WHAT IS REQUIRED: Tell how many lines below include the word "head". Only the number should appear.

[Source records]
————

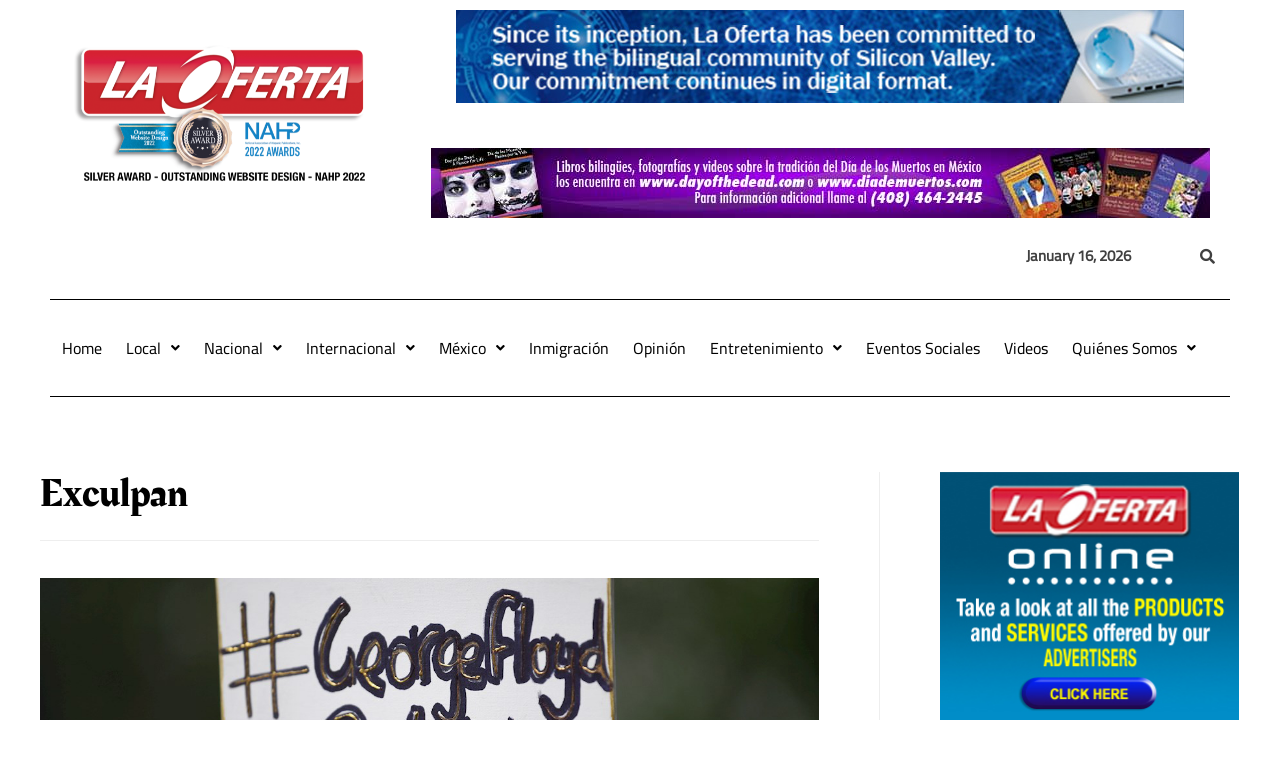

--- FILE ---
content_type: text/html; charset=utf-8
request_url: https://www.google.com/recaptcha/api2/aframe
body_size: 267
content:
<!DOCTYPE HTML><html><head><meta http-equiv="content-type" content="text/html; charset=UTF-8"></head><body><script nonce="IRIkX99WYA3uROm67tvqIA">/** Anti-fraud and anti-abuse applications only. See google.com/recaptcha */ try{var clients={'sodar':'https://pagead2.googlesyndication.com/pagead/sodar?'};window.addEventListener("message",function(a){try{if(a.source===window.parent){var b=JSON.parse(a.data);var c=clients[b['id']];if(c){var d=document.createElement('img');d.src=c+b['params']+'&rc='+(localStorage.getItem("rc::a")?sessionStorage.getItem("rc::b"):"");window.document.body.appendChild(d);sessionStorage.setItem("rc::e",parseInt(sessionStorage.getItem("rc::e")||0)+1);localStorage.setItem("rc::h",'1768628282536');}}}catch(b){}});window.parent.postMessage("_grecaptcha_ready", "*");}catch(b){}</script></body></html>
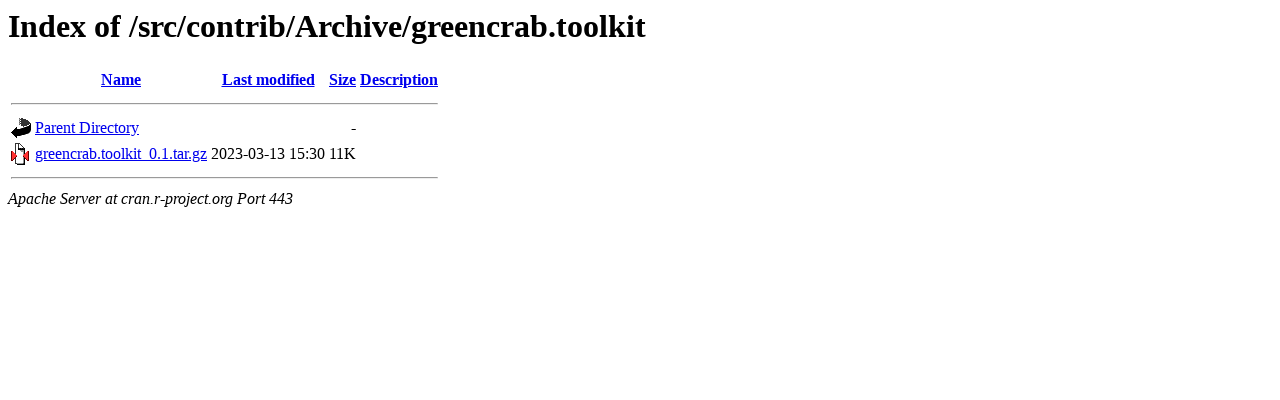

--- FILE ---
content_type: text/html;charset=UTF-8
request_url: https://cran.r-project.org/src/contrib/Archive/greencrab.toolkit/?C=S;O=A
body_size: 380
content:
<!DOCTYPE HTML PUBLIC "-//W3C//DTD HTML 3.2 Final//EN">
<html>
 <head>
  <title>Index of /src/contrib/Archive/greencrab.toolkit</title>
 </head>
 <body>
<h1>Index of /src/contrib/Archive/greencrab.toolkit</h1>
  <table>
   <tr><th valign="top"><img src="/icons/blank.gif" alt="[ICO]"></th><th><a href="?C=N;O=A">Name</a></th><th><a href="?C=M;O=A">Last modified</a></th><th><a href="?C=S;O=D">Size</a></th><th><a href="?C=D;O=A">Description</a></th></tr>
   <tr><th colspan="5"><hr></th></tr>
<tr><td valign="top"><img src="/icons/back.gif" alt="[PARENTDIR]"></td><td><a href="/src/contrib/Archive/">Parent Directory</a></td><td>&nbsp;</td><td align="right">  - </td><td>&nbsp;</td></tr>
<tr><td valign="top"><img src="/icons/compressed.gif" alt="[   ]"></td><td><a href="greencrab.toolkit_0.1.tar.gz">greencrab.toolkit_0.1.tar.gz</a></td><td align="right">2023-03-13 15:30  </td><td align="right"> 11K</td><td>&nbsp;</td></tr>
   <tr><th colspan="5"><hr></th></tr>
</table>
<address>Apache Server at cran.r-project.org Port 443</address>
</body></html>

————

EXERCISE RESPONSE: 3